Cost: To be determined
The Senate proposal discontinues eviction protections put in place for the approximately 43 million American renters by the CARES Act, replacing it with $3.3 billion in Housing Choice Vouchers. Administered by the U.S. Department of Housing and Urban Development (HUD), these vouchers are made available to very low-income, elderly, and disabled adults, and require renters to find housing and a landlord who agrees to rent under the program. HUD pays a housing subsidy directly to the landlord, and the renter is responsible for any rent payment beyond that amount. Although this is how vouchers are currently administered, we are unclear how the program will work if millions more apply for them.
It is estimated by the National Low Income Housing Coalition that at least $100 billion in rental assistance, coupled with a nationwide eviction moratorium, is the only way to prevent mass evictions.
Cost: $3.3 billion
Hazard pay for essential workers
The HEALS Act makes no mention of the hazard pay for essential workers included in Congress' HEROES Act.

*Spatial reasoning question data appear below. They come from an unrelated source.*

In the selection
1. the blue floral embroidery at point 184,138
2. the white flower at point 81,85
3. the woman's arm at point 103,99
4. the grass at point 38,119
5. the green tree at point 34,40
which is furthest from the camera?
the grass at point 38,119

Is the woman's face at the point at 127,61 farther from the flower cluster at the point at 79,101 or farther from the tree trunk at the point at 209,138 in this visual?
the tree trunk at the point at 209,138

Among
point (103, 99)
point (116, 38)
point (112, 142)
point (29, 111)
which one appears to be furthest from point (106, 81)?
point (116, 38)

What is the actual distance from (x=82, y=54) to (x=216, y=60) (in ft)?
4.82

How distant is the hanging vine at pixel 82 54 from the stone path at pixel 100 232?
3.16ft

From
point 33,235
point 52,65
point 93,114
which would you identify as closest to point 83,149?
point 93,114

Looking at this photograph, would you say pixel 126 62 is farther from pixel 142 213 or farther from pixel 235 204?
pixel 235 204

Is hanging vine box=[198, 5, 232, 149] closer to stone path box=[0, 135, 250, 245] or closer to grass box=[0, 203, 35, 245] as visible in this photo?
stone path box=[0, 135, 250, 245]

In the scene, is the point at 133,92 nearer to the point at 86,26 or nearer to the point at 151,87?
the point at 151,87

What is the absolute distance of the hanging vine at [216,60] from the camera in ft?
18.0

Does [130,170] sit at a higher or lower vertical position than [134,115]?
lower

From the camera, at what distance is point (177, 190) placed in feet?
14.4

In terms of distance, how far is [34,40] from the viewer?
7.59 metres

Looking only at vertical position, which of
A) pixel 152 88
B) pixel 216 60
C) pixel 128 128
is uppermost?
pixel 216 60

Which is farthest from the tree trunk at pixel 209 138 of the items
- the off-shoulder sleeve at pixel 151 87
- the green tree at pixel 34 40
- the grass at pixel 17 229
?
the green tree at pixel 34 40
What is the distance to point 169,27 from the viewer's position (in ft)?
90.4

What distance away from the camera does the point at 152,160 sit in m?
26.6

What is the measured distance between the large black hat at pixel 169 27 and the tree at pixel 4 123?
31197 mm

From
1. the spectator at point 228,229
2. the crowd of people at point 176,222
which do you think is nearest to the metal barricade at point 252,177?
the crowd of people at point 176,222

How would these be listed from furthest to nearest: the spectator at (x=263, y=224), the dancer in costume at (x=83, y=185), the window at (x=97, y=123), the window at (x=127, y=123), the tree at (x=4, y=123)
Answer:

Although 26 million American adults reported going without enough food in July, The GOP proposal does not expand the Supplemental Nutrition Assistance Program (SNAP) or extend the Pandemic EBT program, a benefit for households with children who have lost access to free or reduced-price school meals. Anti-hunger advocates call these programs critical to providing relief when meal options have become scarce. The HEALS Act addresses food by including a perk that doubles the tax deductions businesses can take when dining out for business meals. It is commonly called the "three-martini-lunch deduction."
Cost: To be determined
Assistance to agricultural producers and peripheral businesses
The HEALS Act earmarks more than $20 billion for agricultural producers. This money would be available to growers and processors of food products, and also to agricultural-adjacent businesses like textile mills and biofuel manufacturers. That amount is startling, considering the federal government spent $23.7 billion on farm assistance in 2019 -- a dramatic increase over previous years -- before the pandemic. This new amount is in addition to $19 billion focused on the industry through the CARES Act. Of that $19 billion, $16 billion was direct aid to producers, and $3 billion went to the USDA to purchase agricultural products from these same producers.
Cost: $20 billion-plus
The Senate GOP proposal includes more than $18 billion in defense spending unrelated to COVID-19. Among the items the proposal would fund are additional C-130J aircraft ($720 million), additional F-35A aircraft ($686 million), a space sensor laser ($290 million), and ground-based midcourse defense ($200 million).
Cost: $18 billion
The HEALS Act proposes $818 million for NASA.
Cost: $818 million
In what may be one of the most controversial proposals, the Senate GOP seeks to give President Trump a new F.B.I. building, constructed on the site of the current one. Since 2012, the F.B.I. has planned to build new headquarters in the D.C. suburbs, a move highly criticized by Trump. Why the president does not want the current F.B.I. building sold to another party is a matter of speculation.
Cost: $1.8 billion
Sprucing up of the White House
The Senate GOP proposes including $377 million for the modernization of the White House West Wing.
Cost: $377 million
As of Monday, the Senate GOP's proposal consisted of 177 pages of ideas for how to spend $1 trillion. The debate underway concerns how many of those proposals are designed to help everyday Americans through the COVID-19 pandemic, and how many are solely meant to make donors and particular constituents happy.
Keep in mind that these proposals are more of an "opening bid" than an etched-in-stone stance. Finalizing the stimulus package will require give and take, and ultimately, no one is likely to be entirely happy with the final product. If we learned anything from Schoolhouse Rock, it's that it takes patience, courage, and a whole lot of debate to get a bill through Congress.